我对R很陌生,所以我希望这个问题仍然很有趣。我创建了一个for循环,该循环产生了11个csv文件。这是我用于解决此问题的代码,

for (i in seq(0, 1, by = 0.1))
{collar$results2<-mutate(collar,results2 = case_when( (probability > i & results1 == "POSITIVE") | (probability < i & results1 == "NEGATIVE") ~ TRUE, TRUE ~ FALSE) )
as.character(collar$results2)
collaraccuracy1=paste('collar41361_41365', i, 'csv', sep = '.')
write.csv(collar,collaraccuracy1)}

如您所见,所有创建的文件都具有以下格式:collar41361_41365.i.csv,其中“ i”的范围是每0.1到0到1,如下所示:

[1] "collar41361_41365.0.csv"
[1] "collar41361_41365.0.1.csv"
[1] "collar41361_41365.0.2.csv"
[1] "collar41361_41365.0.3.csv"
[1] "collar41361_41365.0.4.csv"
[1] "collar41361_41365.0.5.csv"
[1] "collar41361_41365.0.6.csv"
[1] "collar41361_41365.0.7.csv"
[1] "collar41361_41365.0.8.csv"
[1] "collar41361_41365.0.9.csv"
[1] "collar41361_41365.1.csv"

现在,我想一次格式化所有文件,因为它们具有相同的结构(10列,240行和相同的列标题)和相同的名称格式。

请参见下面的代码,其中包含我一直尝试接管的这11个文件。我使用Sys.glob是因为在另一篇文章中提到这是执行任务的最佳方法。之前,我已经为单个文件编写了此操作的代码,并且可以正常工作。我现在想一次对所有11个文件应用代码:

#1) Reading multiple files at one. Now, this will only work for the files with a decimal value of i in their name -which is fine-. If I was reading files with i=0 or i=1, then we'll have the pattern "collar41361_41365.*.csv". Am I right?

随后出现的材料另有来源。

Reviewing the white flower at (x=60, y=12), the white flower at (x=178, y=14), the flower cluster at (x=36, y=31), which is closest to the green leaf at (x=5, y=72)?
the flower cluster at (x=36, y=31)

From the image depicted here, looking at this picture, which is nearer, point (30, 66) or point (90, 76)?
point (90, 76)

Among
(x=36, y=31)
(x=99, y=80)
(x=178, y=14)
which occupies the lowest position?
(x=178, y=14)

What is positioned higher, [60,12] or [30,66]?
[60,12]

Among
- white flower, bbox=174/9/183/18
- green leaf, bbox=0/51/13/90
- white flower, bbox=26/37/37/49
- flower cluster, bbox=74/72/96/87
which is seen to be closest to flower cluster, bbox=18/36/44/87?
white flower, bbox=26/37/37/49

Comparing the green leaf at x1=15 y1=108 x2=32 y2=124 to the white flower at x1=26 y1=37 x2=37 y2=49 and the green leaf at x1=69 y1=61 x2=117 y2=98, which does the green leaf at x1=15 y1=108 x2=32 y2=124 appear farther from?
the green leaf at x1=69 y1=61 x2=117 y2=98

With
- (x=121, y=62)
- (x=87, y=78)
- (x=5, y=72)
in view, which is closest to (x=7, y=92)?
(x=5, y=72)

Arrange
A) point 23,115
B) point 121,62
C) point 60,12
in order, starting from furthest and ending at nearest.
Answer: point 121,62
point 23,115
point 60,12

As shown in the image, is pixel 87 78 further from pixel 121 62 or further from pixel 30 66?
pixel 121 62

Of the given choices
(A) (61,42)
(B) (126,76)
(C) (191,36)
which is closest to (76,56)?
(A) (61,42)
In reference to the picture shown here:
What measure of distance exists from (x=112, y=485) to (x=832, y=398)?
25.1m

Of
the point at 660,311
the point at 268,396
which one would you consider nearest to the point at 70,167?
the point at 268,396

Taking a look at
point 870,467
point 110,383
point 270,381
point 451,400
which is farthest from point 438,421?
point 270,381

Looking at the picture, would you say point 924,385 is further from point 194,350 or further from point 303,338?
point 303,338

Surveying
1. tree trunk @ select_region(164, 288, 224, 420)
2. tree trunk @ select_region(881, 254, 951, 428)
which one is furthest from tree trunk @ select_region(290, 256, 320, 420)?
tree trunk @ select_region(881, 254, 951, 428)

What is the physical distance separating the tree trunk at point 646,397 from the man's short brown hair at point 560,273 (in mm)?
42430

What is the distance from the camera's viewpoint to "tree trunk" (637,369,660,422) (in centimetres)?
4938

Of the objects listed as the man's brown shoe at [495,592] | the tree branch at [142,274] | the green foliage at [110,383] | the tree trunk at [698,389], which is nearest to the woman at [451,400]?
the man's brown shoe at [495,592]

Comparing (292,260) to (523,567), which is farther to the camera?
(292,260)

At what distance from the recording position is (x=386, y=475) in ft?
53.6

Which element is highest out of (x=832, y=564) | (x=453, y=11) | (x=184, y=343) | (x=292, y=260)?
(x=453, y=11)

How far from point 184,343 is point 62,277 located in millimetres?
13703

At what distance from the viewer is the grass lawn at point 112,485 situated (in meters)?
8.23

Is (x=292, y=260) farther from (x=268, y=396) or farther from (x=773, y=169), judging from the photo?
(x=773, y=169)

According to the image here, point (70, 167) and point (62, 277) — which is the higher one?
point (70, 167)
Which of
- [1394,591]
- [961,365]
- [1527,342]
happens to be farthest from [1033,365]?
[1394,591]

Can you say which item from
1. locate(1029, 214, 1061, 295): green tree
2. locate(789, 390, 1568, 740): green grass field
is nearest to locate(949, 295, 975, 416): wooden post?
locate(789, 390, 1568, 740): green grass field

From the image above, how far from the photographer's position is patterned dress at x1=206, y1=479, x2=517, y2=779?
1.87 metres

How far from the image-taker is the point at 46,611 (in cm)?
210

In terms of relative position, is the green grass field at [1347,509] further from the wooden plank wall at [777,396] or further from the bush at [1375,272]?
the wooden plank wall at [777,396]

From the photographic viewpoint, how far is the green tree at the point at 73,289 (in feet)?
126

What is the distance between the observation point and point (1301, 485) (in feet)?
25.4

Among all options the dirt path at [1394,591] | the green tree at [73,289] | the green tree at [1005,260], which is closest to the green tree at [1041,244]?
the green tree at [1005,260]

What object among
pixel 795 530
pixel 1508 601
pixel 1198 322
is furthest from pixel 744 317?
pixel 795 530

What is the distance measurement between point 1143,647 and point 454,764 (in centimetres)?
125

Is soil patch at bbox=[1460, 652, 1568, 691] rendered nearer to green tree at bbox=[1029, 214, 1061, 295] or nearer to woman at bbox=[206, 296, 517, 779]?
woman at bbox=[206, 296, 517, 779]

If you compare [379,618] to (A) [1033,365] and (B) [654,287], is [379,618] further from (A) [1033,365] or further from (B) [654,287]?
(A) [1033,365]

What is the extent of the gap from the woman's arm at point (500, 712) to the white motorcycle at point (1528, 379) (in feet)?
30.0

collaraccuracy<-lapply(Sys.glob("collar41361_41365.***.csv"), read.csv)

#2) Select only the columns with header "observed","predicted","probability","results1","results2.results2"

collaraccuracy<-fread("collar41361_41365.***.csv",select=c("observed","predicted","probability","results1","results2.results2"),stringsAsFactors = F)

#3) Rename column "results2.results2" to "results2"

colnames(collaraccuracy)<-c("observed","predicted","probability","results1","results2")

#4) Create 6th column "results" by merging columns "results1" and "results2"

collaraccuracy$results <- paste(collaraccuracy$results2, 
collaraccuracy$results1,sep="_")


#5) End of the formatting. Write new formated csv files with the pattern "collar41361_by_41365.i.csv"

collaraccuracy2=paste('collar41361_by_41365', i, 'csv', sep = '.')
write.csv(collaraccuracy,collaraccuracy2)

如您所见,对于i值(0.1,0.2,0.3,0.4,0.5,0.6,0.7,0.8,0.9),我有5个不同的操作来计算应该最终得到9个文件

我特别关注动作1)和2)中的语法,但这是迄今为止我能做的最好的事情。

有什么技巧可以制定这个?任何帮助表示赞赏!

P.S。更新:我已经尝试创建一个函数并将其通过lapply应用于其余文件:

collarcolumns<-function(collaraccuracy1)
{collaraccuracy1<-fread(("collar41361_41365.1.csv"),select=c("observed","predicted","probability","results1","results2.results2"),stringsAsFactors = F)
colnames(collaraccuracy1)<-c("observed","predicted","probability","results1","results2")
collaraccuracy1$results <- paste(collaraccuracy1$results2, collaraccuracy1$results1,sep="_")
collaraccuracy2=paste('collar41361_by_41365', i, 'csv', sep = '.')
write.csv(collaraccuracy1,collaraccuracy2)}

lapply(Sys.glob("collar41361_41365.*.csv"), collarcolumns)

R印刷了11张"NULL"。我走在正确的轨道上吗?

1 个答案:

答案 0 :(得分:1)

退一步,听起来您想对每个i执行以下操作:

  • 添加一列results2,该列检查预测值是否与概率为i的观测值相符。
  • 添加一列results,该列将results1results2连接起来。

您看到诸如results2.results2之类的奇怪列名的原因是原始的for循环是多余的;您不需要赋值语句(collar$results2 <- ...)和mutate。我们可以将整个过程分解为一个循环,如下所示:

for(i in seq(0, 1, by = 0.1)) {
  collar.temp = collar %>%
    mutate(results2 = case_when((probability > i & results1 == "POSITIVE") |
                                  (probability < i & results1 == "NEGATIVE") ~ T,
                                T ~ F)) %>%
    mutate(results = paste(results1, results2, sep = "_"))
  collaraccuracy1 = paste('collar41361_41365', i, 'csv', sep = '.')
  write.csv(collar.temp, collaraccuracy1)
}

再退一步,确定要11个单独的表吗?在我看来,您正在有效地检查各种“置信度”临界值下预测的准确性。将数据整理为整齐格式的一种方法是这样的,其中cutoff是其自己的列:

collar.tidy = do.call(
  "bind_rows",
  lapply(
    seq(0, 1, by = 0.1),
    function(x) {
      collar %>%
        mutate(cutoff = x,
               results2 = case_when((probability > x & results1 == "POSITIVE") |
                                      (probability < x & results1 == "NEGATIVE") ~ T,
                                    T ~ F)) %>%
        mutate(results = paste(results1, results2, sep = "_"))
    }
  )
)

有关整洁数据的详细介绍,请参见here。您可能会想到其他方法来整理此数据集;例如,对于我来说,尚不清楚是否严格需要将连接其他两列的results列。